* What the task asks: Filter the material below down to the lines that contain the string "with", and copy out each of those lines. Match case exactly.

[Begin The records]

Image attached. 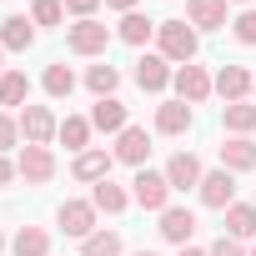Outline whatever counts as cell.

[End The records]
[Begin The records]

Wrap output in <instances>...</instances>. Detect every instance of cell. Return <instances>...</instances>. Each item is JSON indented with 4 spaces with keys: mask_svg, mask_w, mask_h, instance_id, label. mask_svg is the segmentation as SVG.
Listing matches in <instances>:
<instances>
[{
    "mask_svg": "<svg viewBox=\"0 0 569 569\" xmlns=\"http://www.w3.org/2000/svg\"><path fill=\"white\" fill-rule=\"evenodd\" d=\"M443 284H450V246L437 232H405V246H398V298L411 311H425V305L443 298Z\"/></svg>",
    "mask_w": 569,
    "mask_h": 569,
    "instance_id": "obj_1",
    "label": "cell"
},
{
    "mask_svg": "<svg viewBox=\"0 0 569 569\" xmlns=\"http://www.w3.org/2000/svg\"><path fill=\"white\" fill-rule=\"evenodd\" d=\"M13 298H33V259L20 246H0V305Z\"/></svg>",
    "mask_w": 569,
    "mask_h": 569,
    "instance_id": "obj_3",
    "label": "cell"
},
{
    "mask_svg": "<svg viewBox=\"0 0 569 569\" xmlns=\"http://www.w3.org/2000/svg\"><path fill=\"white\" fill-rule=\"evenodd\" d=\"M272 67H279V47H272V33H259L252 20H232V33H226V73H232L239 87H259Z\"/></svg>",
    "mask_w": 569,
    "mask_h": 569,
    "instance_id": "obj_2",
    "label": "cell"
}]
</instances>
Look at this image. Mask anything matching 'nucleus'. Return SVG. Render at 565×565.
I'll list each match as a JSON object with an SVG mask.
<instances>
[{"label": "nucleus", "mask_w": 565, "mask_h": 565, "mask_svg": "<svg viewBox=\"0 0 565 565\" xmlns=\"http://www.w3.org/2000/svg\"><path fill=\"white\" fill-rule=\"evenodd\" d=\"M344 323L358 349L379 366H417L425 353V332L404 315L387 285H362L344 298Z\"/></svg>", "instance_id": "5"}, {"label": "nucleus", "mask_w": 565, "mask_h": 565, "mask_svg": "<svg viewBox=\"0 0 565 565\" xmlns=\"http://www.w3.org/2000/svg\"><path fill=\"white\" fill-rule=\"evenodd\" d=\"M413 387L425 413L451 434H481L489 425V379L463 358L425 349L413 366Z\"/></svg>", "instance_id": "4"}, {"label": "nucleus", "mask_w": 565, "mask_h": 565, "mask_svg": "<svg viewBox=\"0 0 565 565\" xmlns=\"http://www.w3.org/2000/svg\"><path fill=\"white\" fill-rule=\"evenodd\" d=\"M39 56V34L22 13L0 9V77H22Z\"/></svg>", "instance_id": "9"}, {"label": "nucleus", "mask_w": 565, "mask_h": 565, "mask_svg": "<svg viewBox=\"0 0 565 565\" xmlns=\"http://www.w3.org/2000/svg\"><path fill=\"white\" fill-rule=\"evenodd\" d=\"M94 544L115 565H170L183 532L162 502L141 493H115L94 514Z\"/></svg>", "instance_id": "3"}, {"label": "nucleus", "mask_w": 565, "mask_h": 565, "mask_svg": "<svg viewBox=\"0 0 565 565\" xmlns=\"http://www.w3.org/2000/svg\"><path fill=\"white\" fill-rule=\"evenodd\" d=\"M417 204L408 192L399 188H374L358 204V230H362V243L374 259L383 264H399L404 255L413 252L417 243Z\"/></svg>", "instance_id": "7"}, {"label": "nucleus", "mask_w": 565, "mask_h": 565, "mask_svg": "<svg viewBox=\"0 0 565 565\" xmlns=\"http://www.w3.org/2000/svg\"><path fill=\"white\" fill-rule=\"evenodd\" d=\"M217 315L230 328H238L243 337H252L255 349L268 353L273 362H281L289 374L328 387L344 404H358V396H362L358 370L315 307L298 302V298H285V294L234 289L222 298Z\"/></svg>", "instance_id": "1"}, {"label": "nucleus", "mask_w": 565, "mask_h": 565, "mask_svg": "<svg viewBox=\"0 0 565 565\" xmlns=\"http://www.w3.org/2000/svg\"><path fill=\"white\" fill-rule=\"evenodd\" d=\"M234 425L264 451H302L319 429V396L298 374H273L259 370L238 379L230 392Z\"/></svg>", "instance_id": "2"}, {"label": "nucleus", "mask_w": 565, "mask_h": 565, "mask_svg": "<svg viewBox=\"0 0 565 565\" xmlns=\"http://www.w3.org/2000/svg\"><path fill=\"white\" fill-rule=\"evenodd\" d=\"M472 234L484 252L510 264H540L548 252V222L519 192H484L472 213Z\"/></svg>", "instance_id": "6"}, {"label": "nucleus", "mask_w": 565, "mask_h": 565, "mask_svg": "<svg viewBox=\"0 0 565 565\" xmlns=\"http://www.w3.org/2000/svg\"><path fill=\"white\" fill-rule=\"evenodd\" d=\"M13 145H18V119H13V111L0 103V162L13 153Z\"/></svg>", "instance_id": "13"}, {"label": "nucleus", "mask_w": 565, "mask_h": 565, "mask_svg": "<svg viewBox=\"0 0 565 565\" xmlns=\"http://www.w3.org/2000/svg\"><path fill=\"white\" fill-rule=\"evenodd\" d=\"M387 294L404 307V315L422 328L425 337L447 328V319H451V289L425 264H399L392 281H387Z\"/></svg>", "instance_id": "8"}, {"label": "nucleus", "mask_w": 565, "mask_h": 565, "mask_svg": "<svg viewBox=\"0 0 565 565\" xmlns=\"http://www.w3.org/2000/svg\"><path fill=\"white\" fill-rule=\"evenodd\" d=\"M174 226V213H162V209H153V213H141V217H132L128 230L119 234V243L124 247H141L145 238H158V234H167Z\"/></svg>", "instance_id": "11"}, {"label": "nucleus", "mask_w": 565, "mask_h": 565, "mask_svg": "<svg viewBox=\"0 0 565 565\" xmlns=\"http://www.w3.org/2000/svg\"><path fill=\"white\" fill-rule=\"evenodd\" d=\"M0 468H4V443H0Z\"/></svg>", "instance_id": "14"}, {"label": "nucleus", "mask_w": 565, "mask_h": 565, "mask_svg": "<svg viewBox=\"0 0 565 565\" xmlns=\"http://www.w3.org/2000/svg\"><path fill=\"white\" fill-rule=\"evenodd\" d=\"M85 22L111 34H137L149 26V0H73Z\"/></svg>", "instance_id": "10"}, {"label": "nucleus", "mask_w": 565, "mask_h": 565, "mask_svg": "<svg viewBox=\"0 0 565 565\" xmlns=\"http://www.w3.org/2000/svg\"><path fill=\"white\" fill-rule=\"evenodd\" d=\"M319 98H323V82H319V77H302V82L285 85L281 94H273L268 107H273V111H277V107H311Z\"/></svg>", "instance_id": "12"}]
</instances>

[End The records]

* Written response:
Wrap output in <instances>...</instances>. Detect every instance of cell. Return <instances>...</instances>. Each item is JSON indented with 4 spaces with keys: mask_svg, mask_w, mask_h, instance_id, label. mask_svg is the segmentation as SVG.
I'll list each match as a JSON object with an SVG mask.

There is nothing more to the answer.